> [SOURCE TEXT]:
_ _ _ _

Carceri

TARTERIAN DEPTHS
OF CARCERI

It is a plane of exile.

It is the prison plane of the multiverse.
It is where the overthrown plot their return.
Carceri seems the least overtly dangerous of the lower planes, but that first
impression quickly disappears. Acid seas and sulfurous atmospheres may be rare
on this plane, and there are no areas of biting cold or infernos of raging heat.
The danger of Carceri is a subtler thing. The plane is a place of darkness and
despair, of passions and poisons, and of kingdom-shattering betrayals. On Carceri,
hatreds run like a deep, slowmoving river. And there’s no telling what the flood of treachery is going to consume
next. It is said that a prisoner on Carceri may only escape when she has become stronger than
whatever imprisoned her there. That’s a difficult task on a plane whose very
nature breeds despair, betrayal, and self-hatred. Unlike most inhabitants of Carceri, the deity Nerull
makes his home on Carceri willfully, not because of exile. Carceri consists of six layers. Each layer has a series of orbs like tiny planets,
in a row. A gulf of air separates each orb from the next. On a particular layer,
little distinguishes one orb from the next, and it’s possible that the number
of orblike planets on each layer is infinite.

CARCERI TRAITS

Carceri has the following traits.

* Normal Gravity: On the orbs, gravity is exactly like the Material Plane. Between
orbs, there is no gravity, which eases travel for those who can fly beyond the
clutches of each orb’s gravity.
* Normal Time.
* Infinite Size: Carceri may extend infinitely, but it possesses finite components
in the form of its tiny planets.
* Divinely Morphic: Nerull and any other entity of lesser deity power or greater
can alter Carceri. More ordinary creatures find Carceri indistinguishable from
the Material Plane; it responds to spells and physical effort normally.
* No Elemental or Energy Traits.
* Mildly Evil-Aligned: Good characters on Carceri suffer a –2 penalty on all
Charisma-based checks.
* Normal Magic.

CARCERI LINKS

Portals on many planes allow travel onto Carceri. But almost
none allow access in the other direction. One exception is the River Styx, which
runs through the first layer of Carceri, mixing with the bogs and canals that
crisscross the orbs of this layer, on its way to the Gray Waste of Hades.

CARCERI INHABITANTS

Almost no creatures live on Carceri voluntarily.
The exiled, the shunned, and the defeated are sent here, as are traitors, backstabbers,
and the souls of those with underhanded ambition. It’s the prison plane, pure
and simple. Carceri’s residents are thus a mixed bag, racially and culturally.
Most continually plot and scheme to leave Carceri and find their way back to their homes and former positions. Besides prisoners and petitioners,
Carceri hosts fiends that partake in the endless Blood War. Demons, devils,
and yugolorhs all roam Carceri, as do madly galloping nighnnares and other evil
outsiders.

Carceri Petitioners

Even if they wanted to, Carceri’s petitioners couldn’t leave,
so they hold a powerful resentment for visitors merely passing through. Most
petitioners on Carceri are souls who abused trust and betrayed friends or family.
Like all petitioners, they have no memory of their past lives, but they remain
treacherous. They lie—constantly, compulsively, and with great cunning. Petitioners
on Carceri reside on one of five layers according to their particular treachery.

_ _ _ _

> [INFORMATION PROVIDED]:

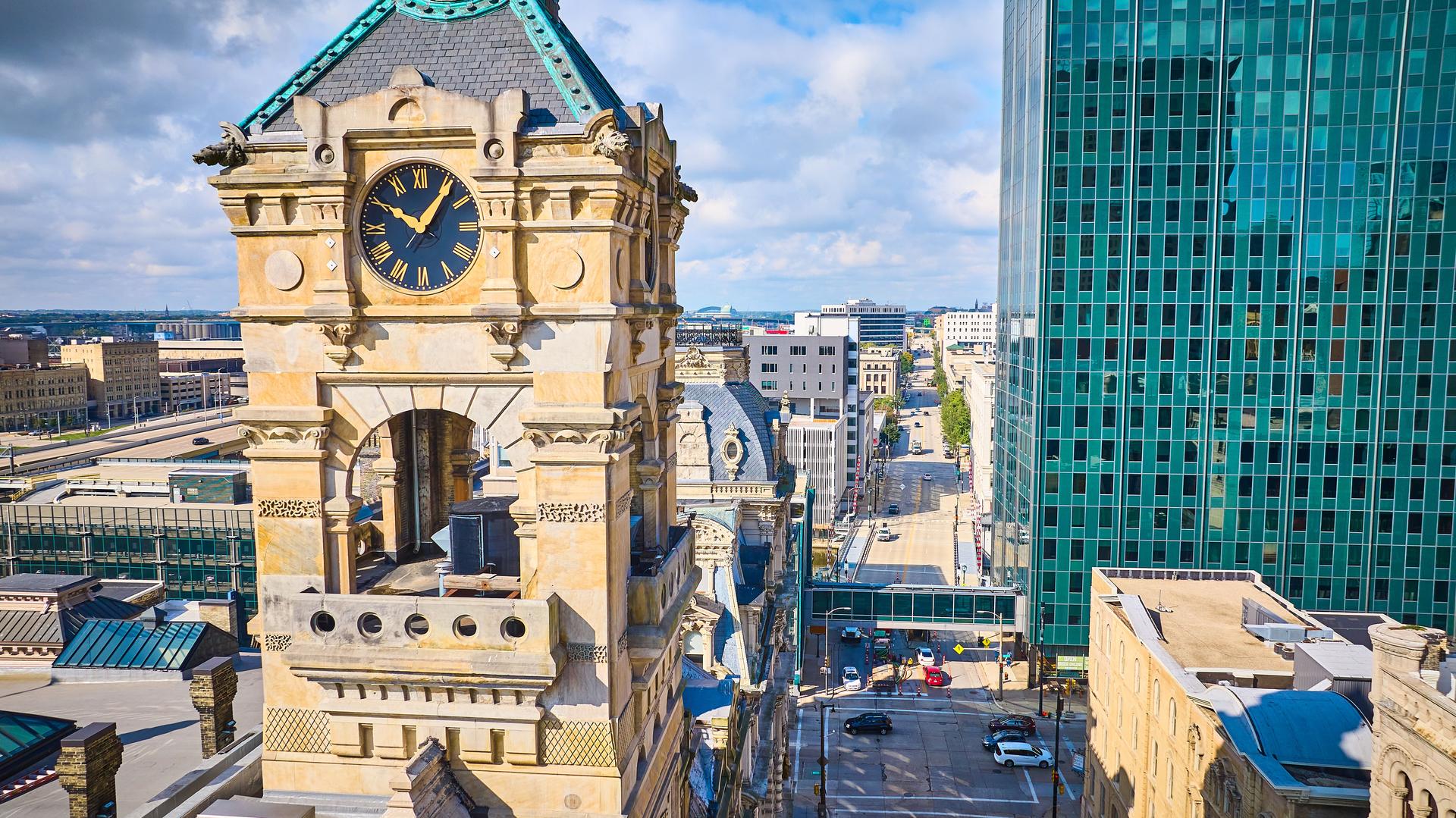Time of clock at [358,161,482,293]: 10:06
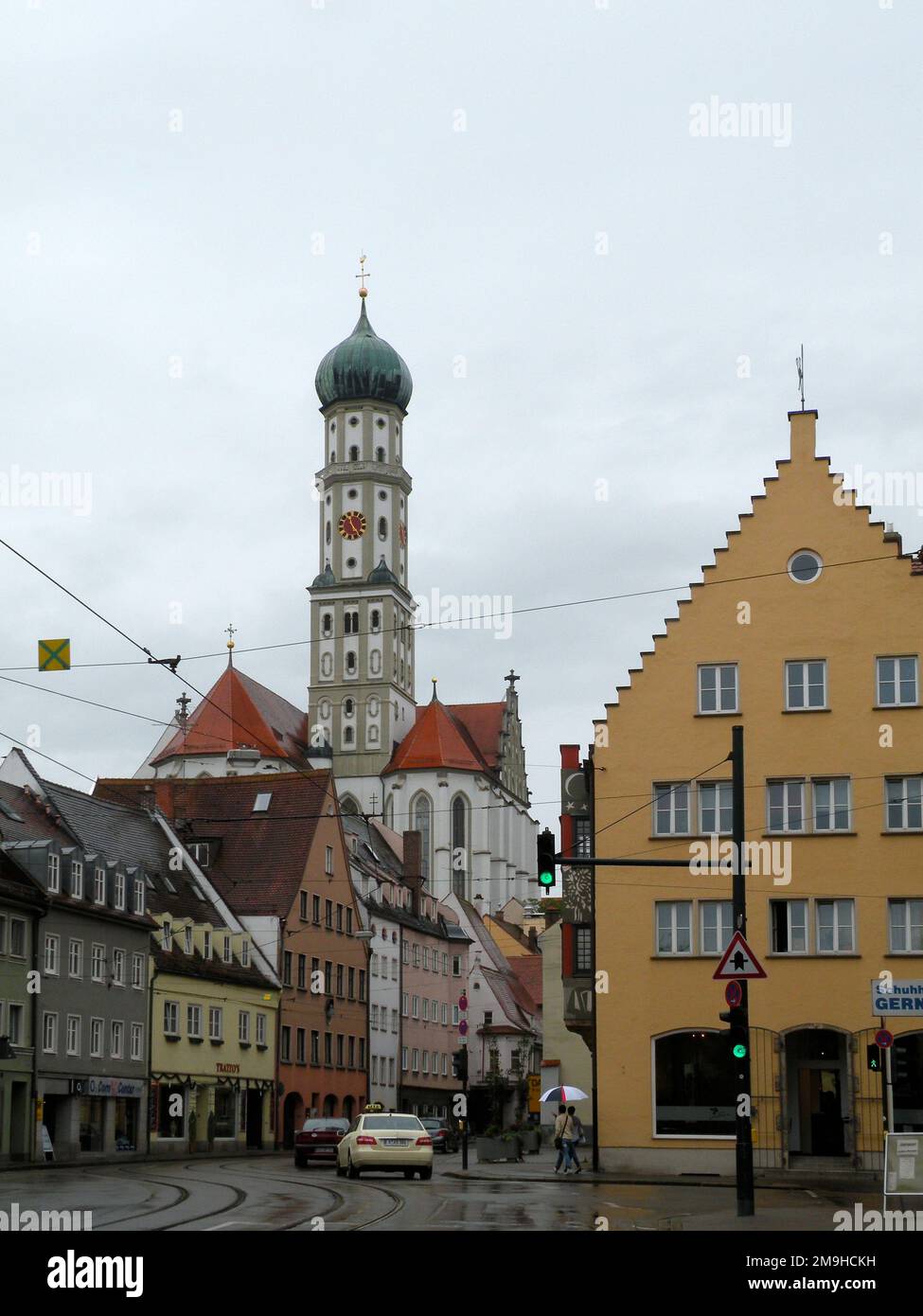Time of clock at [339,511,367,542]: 11:23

_ _ _ _

> [SET TASK]:
Reproduce the Carceri text word for word, everything from "It is a plane" down to "of raging heat.".

> [EXERCISE ANSWER]:
It is a plane of exile.

It is the prison plane of the multiverse.
It is where the overthrown plot their return.
Carceri seems the least overtly dangerous of the lower planes, but that first
impression quickly disappears. Acid seas and sulfurous atmospheres may be rare
on this plane, and there are no areas of biting cold or infernos of raging heat.